Task to complete> Please output the listing below character for character and omit the images.

[Start of section]

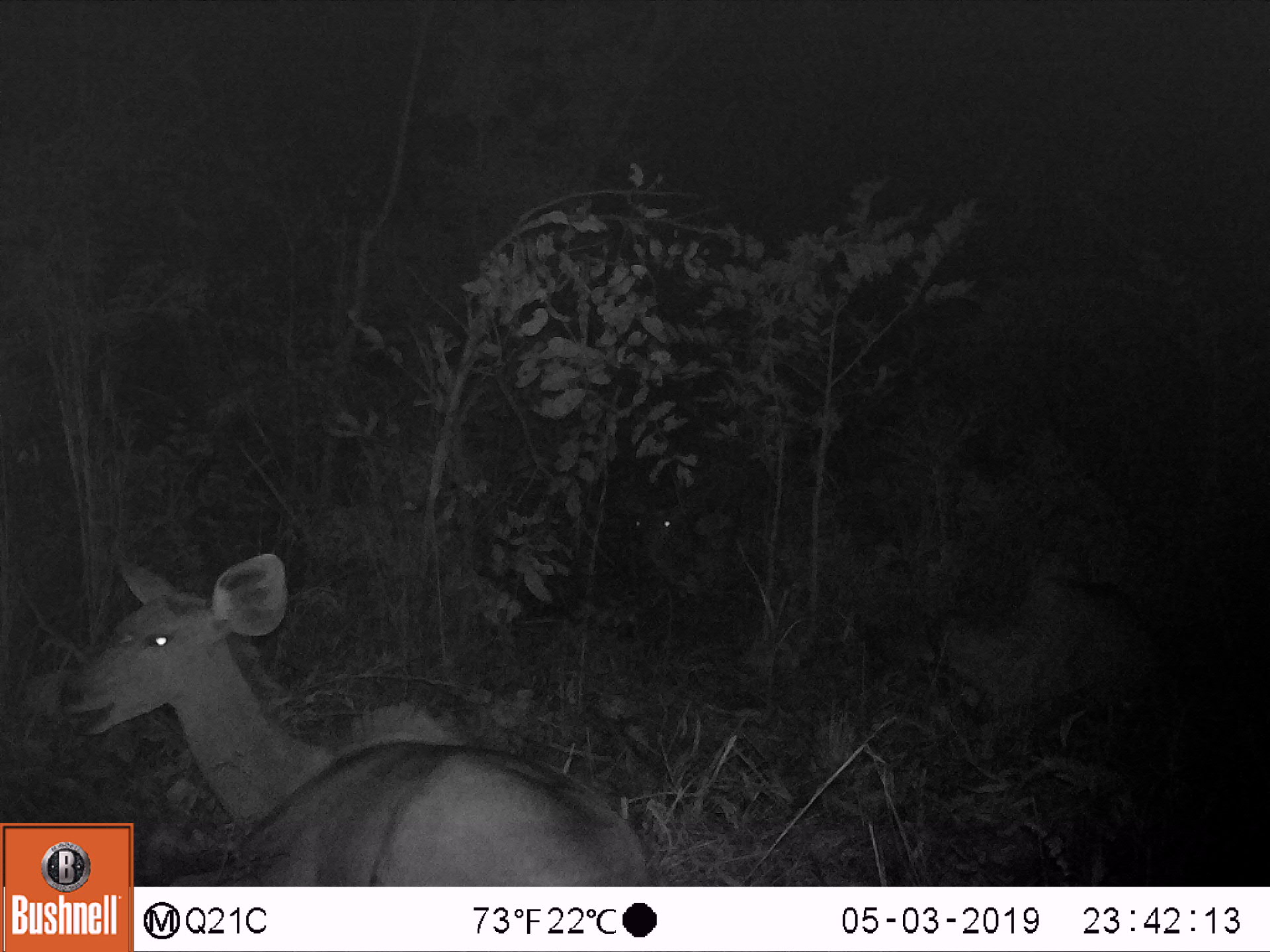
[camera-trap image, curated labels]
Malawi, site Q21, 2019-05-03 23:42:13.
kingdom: Animalia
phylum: Chordata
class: Mammalia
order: Artiodactyla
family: Bovidae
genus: Tragelaphus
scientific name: Tragelaphus strepsiceros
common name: greater kudu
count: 2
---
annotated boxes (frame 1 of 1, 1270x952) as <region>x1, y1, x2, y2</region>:
greater kudu: <region>59, 548, 631, 822</region>; <region>615, 482, 698, 570</region>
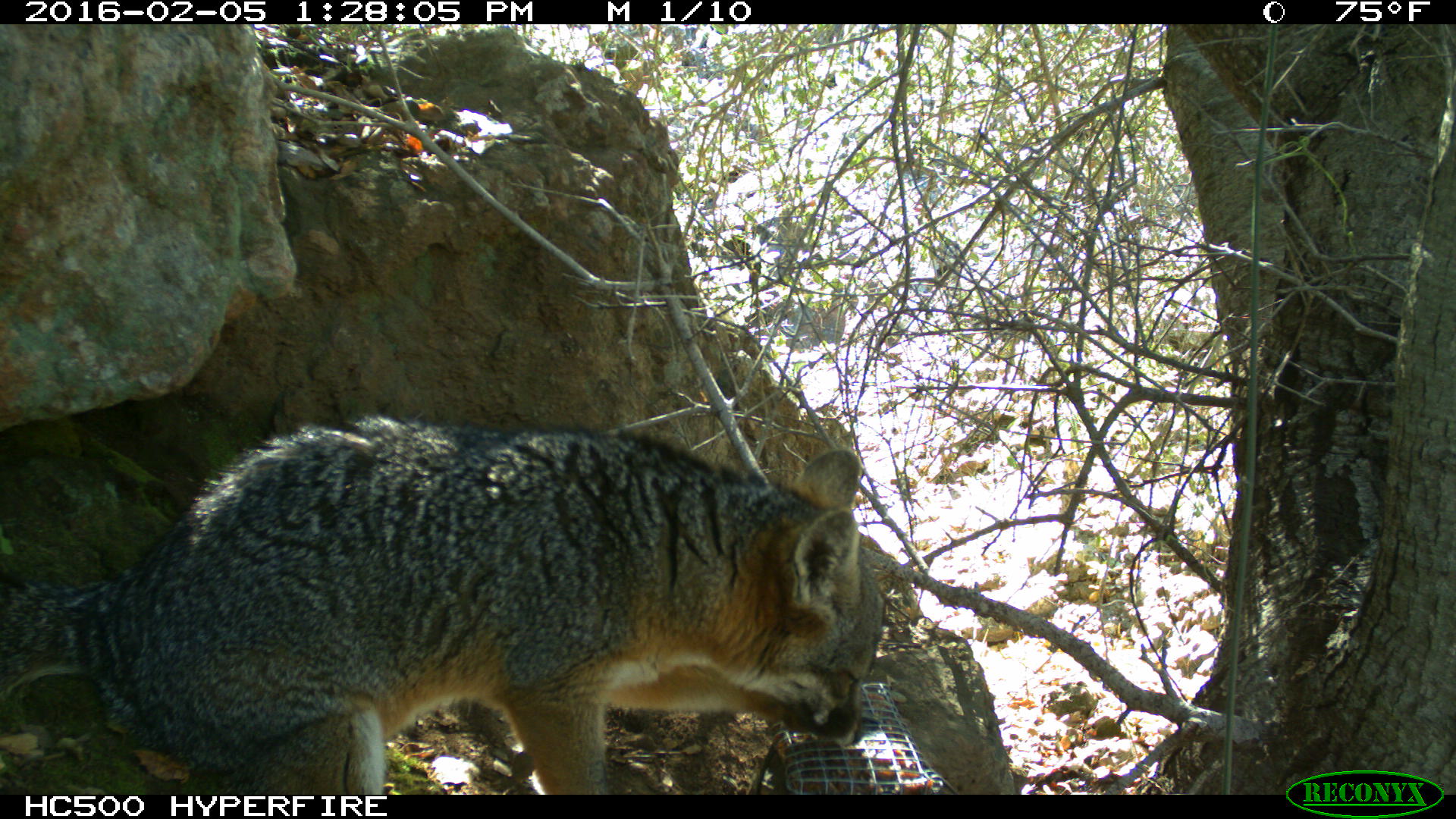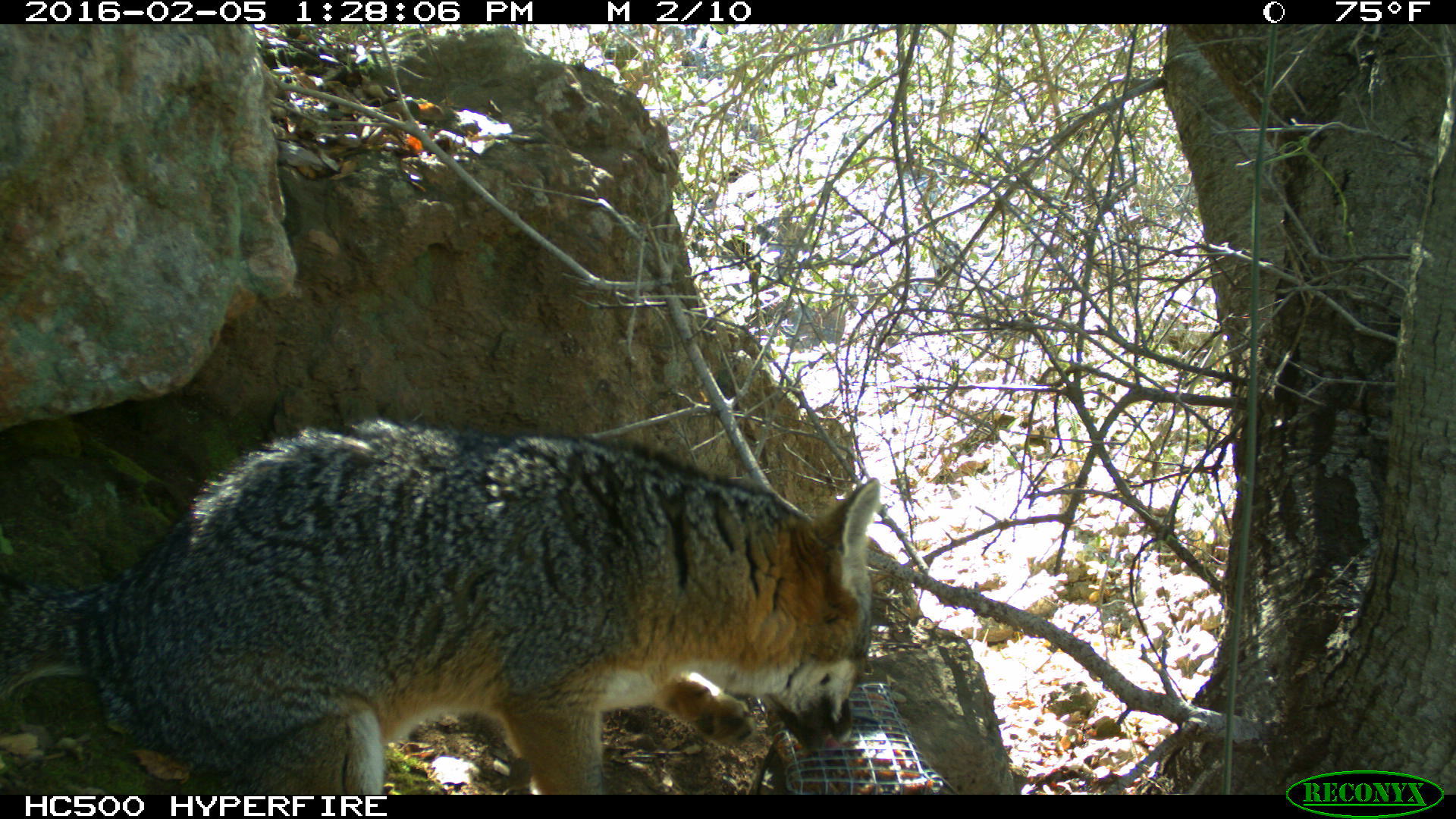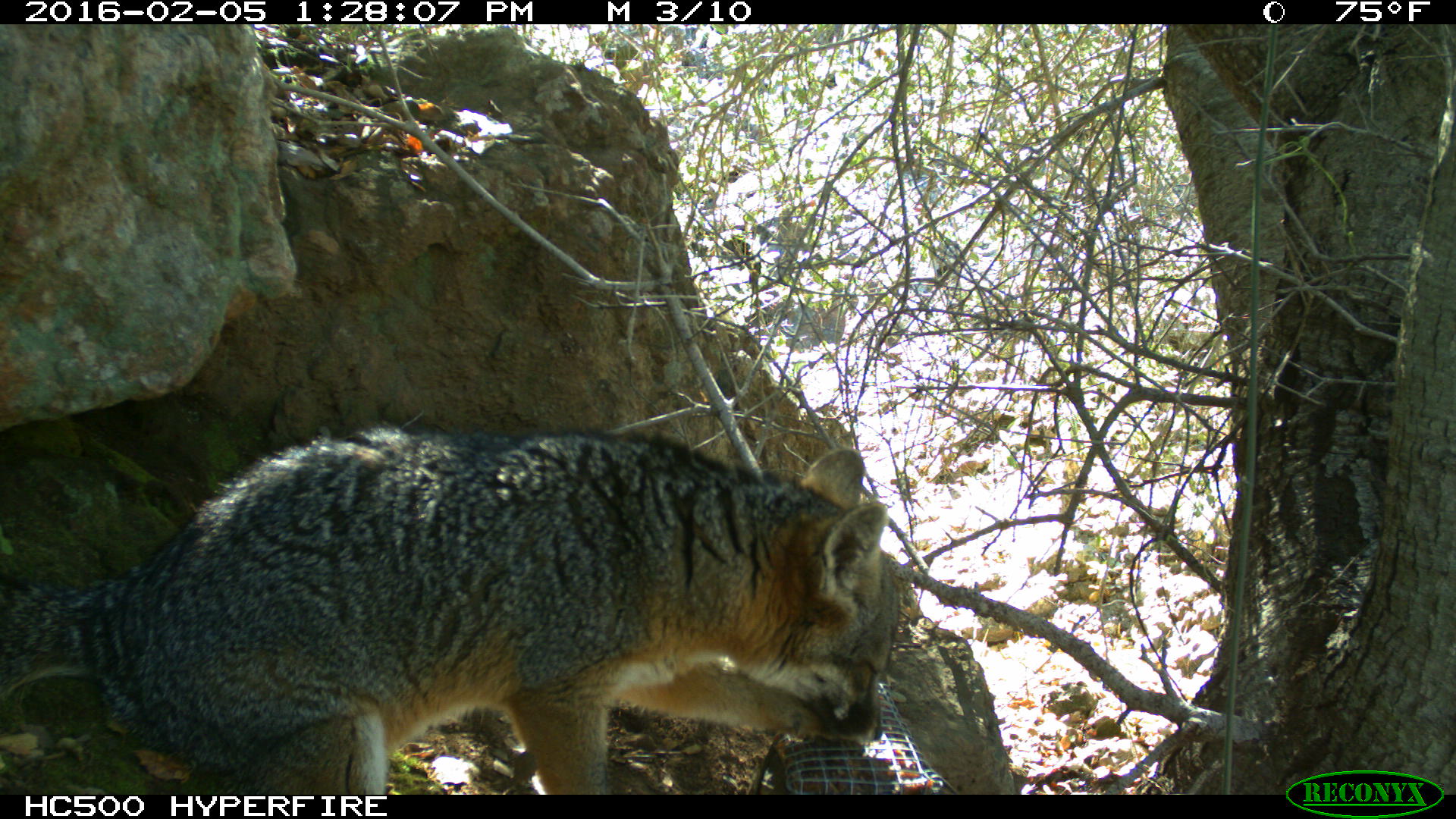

[End of section]

Reply to the exercise>
[camera-trap image, curated labels]
Malawi, site Q21, 2019-05-03 23:42:13.
kingdom: Animalia
phylum: Chordata
class: Mammalia
order: Artiodactyla
family: Bovidae
genus: Tragelaphus
scientific name: Tragelaphus strepsiceros
common name: greater kudu
count: 2
---
annotated boxes (frame 1 of 1, 1270x952) as <region>x1, y1, x2, y2</region>:
greater kudu: <region>59, 548, 631, 822</region>; <region>615, 482, 698, 570</region>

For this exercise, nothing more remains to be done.